WORKING DATA.

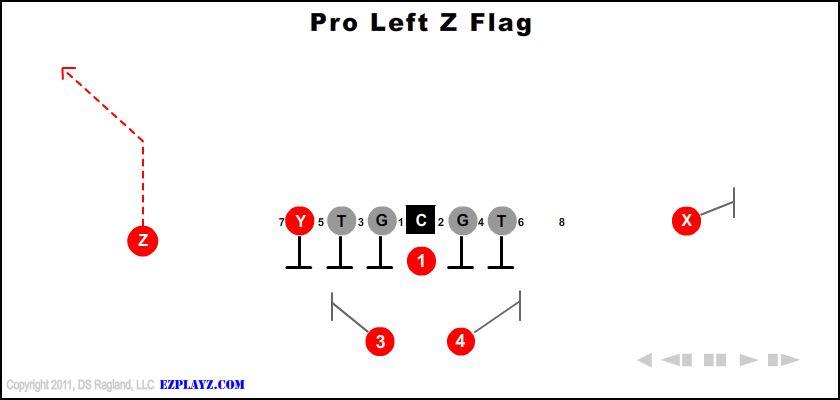 pro left z flag - Pro Left Z Flag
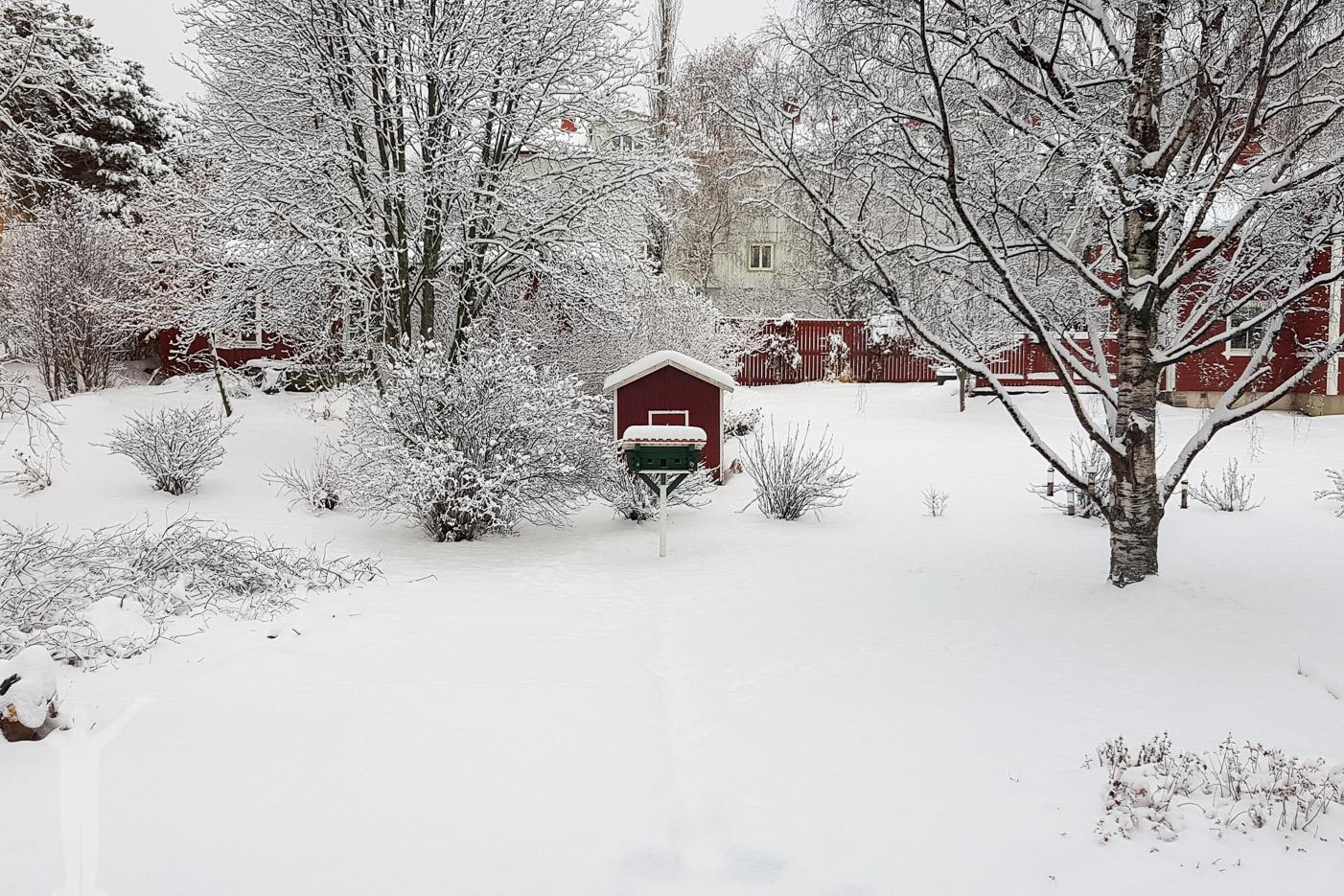 Vinter i Skärgår'n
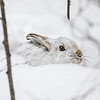 Winter Camouflage   1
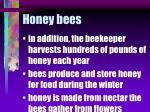 honey bees58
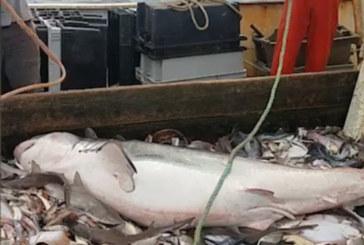Рибари уловиха страшен звяр (СНИМКИ)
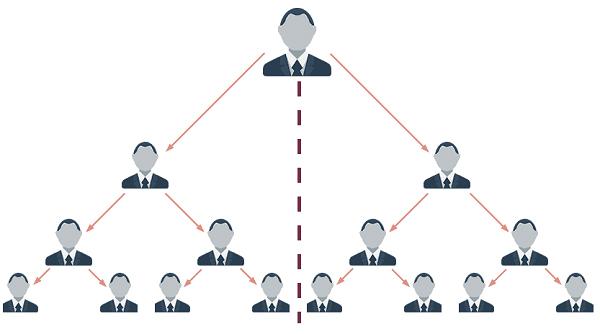 Marketing Multinível: Pernas da rede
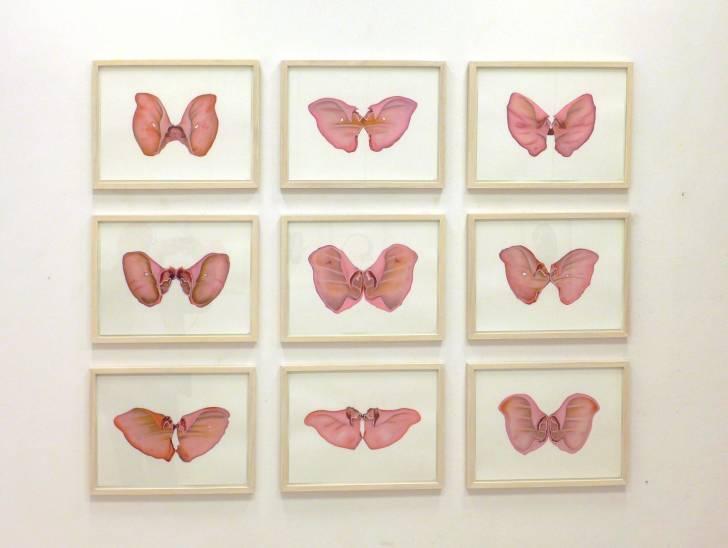 portfolio item Wilma Stegeman met de titel: Pink Butterflies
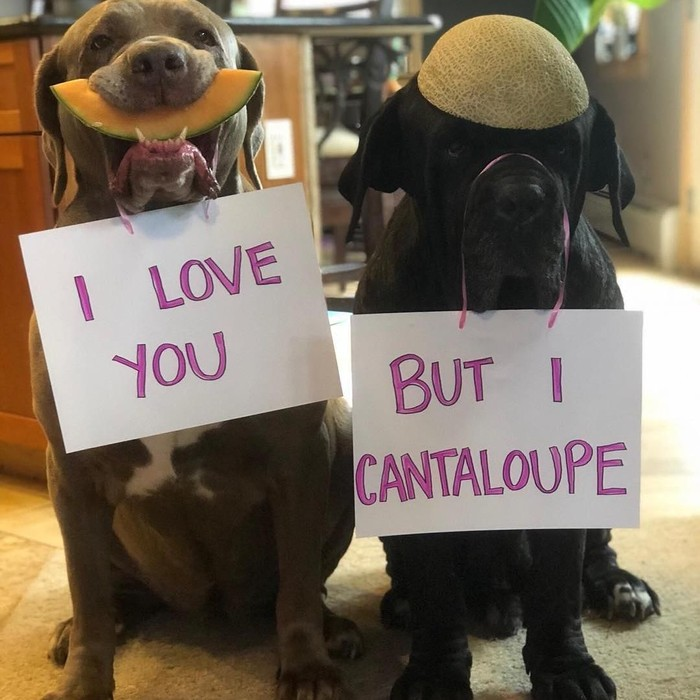 Akrab disapa Barn dan Maddy, dua anjing ini punya banyak penggemar di Instagram. Lihat aksi Barb saat merayu Maddie menggunakan cantaloupe. Gemas ya? Foto: Instagram barnabas.and.madeline.the.neos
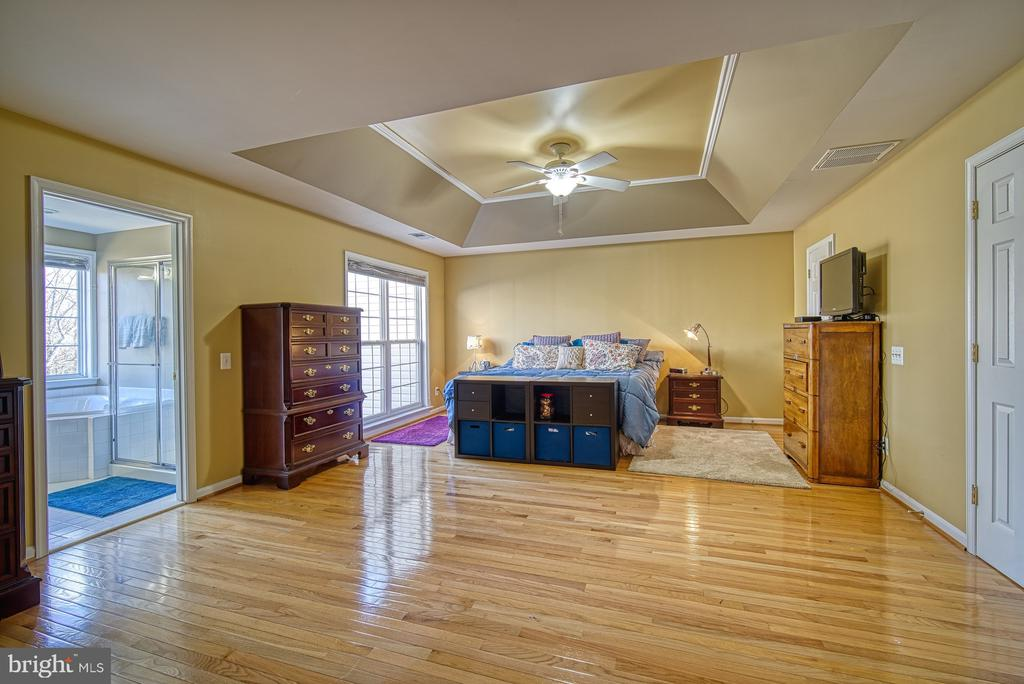 Huge Master Bedroom with Tray Ceiling - 22710 DEXTER HOUSE TER, ASHBURN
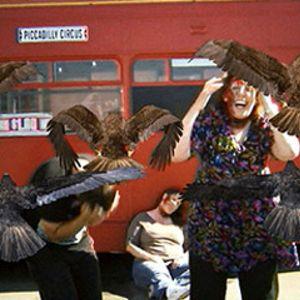 El remake cutre de 'Los Pájaros' se convierte en película de culto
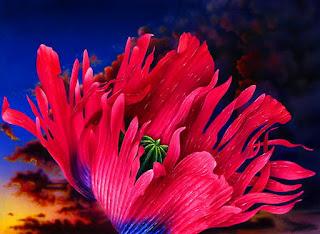 Cuadros Flores Grandes Oleo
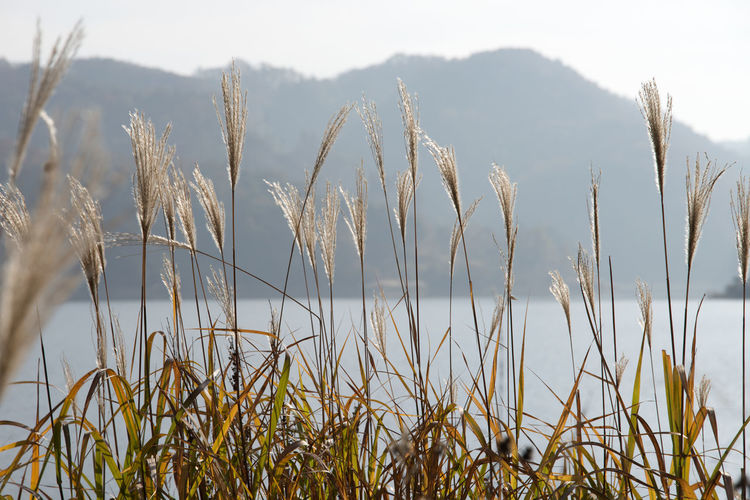 autumn landscape of Busodamak, a beautiful lake located in Okcheon, Chungbuk, South Korea Autumn Busodamak Morning Silver Grass Autumn Lake Beauty In Nature Close-up Day Field Grass Growth In The Morning Lake Lake In The Morning Lake View Morning Lake Nature No People Outdoors Plant Scenics Silvergrass Sky Tranquil Scene Tranquility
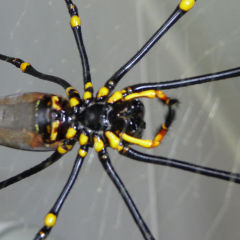 Discover The Daintree Rainforest & Its Inhabitants On A Private Tour | Golden Orb Weaver Spider | Tropical North Queensland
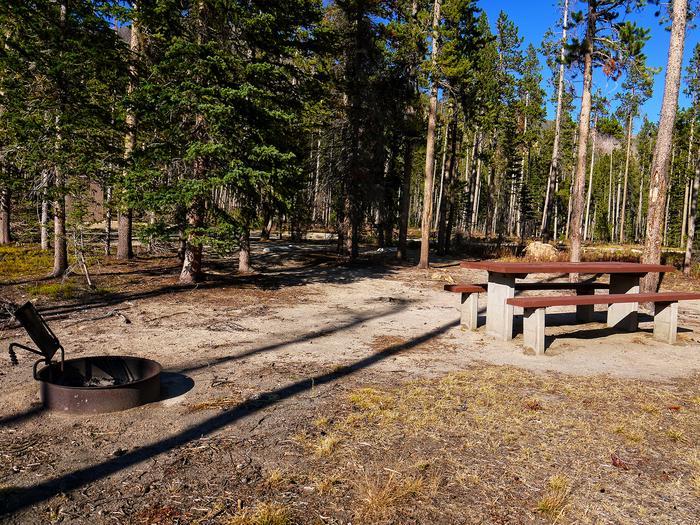 Campsite in tall pine trees.Cascade campsite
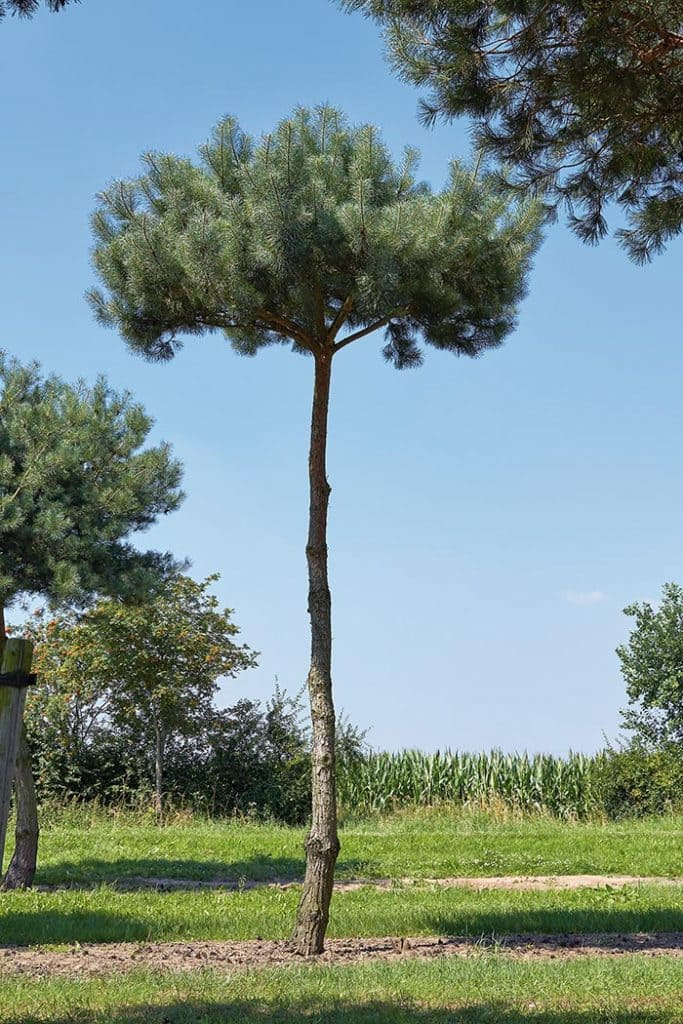 Pinus sylvestris pinienförmig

GOAL OF THE EXERCISE. Return the whole listing exactly, minus its pictures.

WRITTEN RESPONSE.
 pro left z flag - Pro Left Z Flag
 Vinter i Skärgår'n
 Winter Camouflage   1
 honey bees58
Рибари уловиха страшен звяр (СНИМКИ)
 Marketing Multinível: Pernas da rede
 portfolio item Wilma Stegeman met de titel: Pink Butterflies
 Akrab disapa Barn dan Maddy, dua anjing ini punya banyak penggemar di Instagram. Lihat aksi Barb saat merayu Maddie menggunakan cantaloupe. Gemas ya? Foto: Instagram barnabas.and.madeline.the.neos
 Huge Master Bedroom with Tray Ceiling - 22710 DEXTER HOUSE TER, ASHBURN
 El remake cutre de 'Los Pájaros' se convierte en película de culto
 Cuadros Flores Grandes Oleo
 autumn landscape of Busodamak, a beautiful lake located in Okcheon, Chungbuk, South Korea Autumn Busodamak Morning Silver Grass Autumn Lake Beauty In Nature Close-up Day Field Grass Growth In The Morning Lake Lake In The Morning Lake View Morning Lake Nature No People Outdoors Plant Scenics Silvergrass Sky Tranquil Scene Tranquility
 Discover The Daintree Rainforest & Its Inhabitants On A Private Tour | Golden Orb Weaver Spider | Tropical North Queensland
 Campsite in tall pine trees.Cascade campsite
 Pinus sylvestris pinienförmig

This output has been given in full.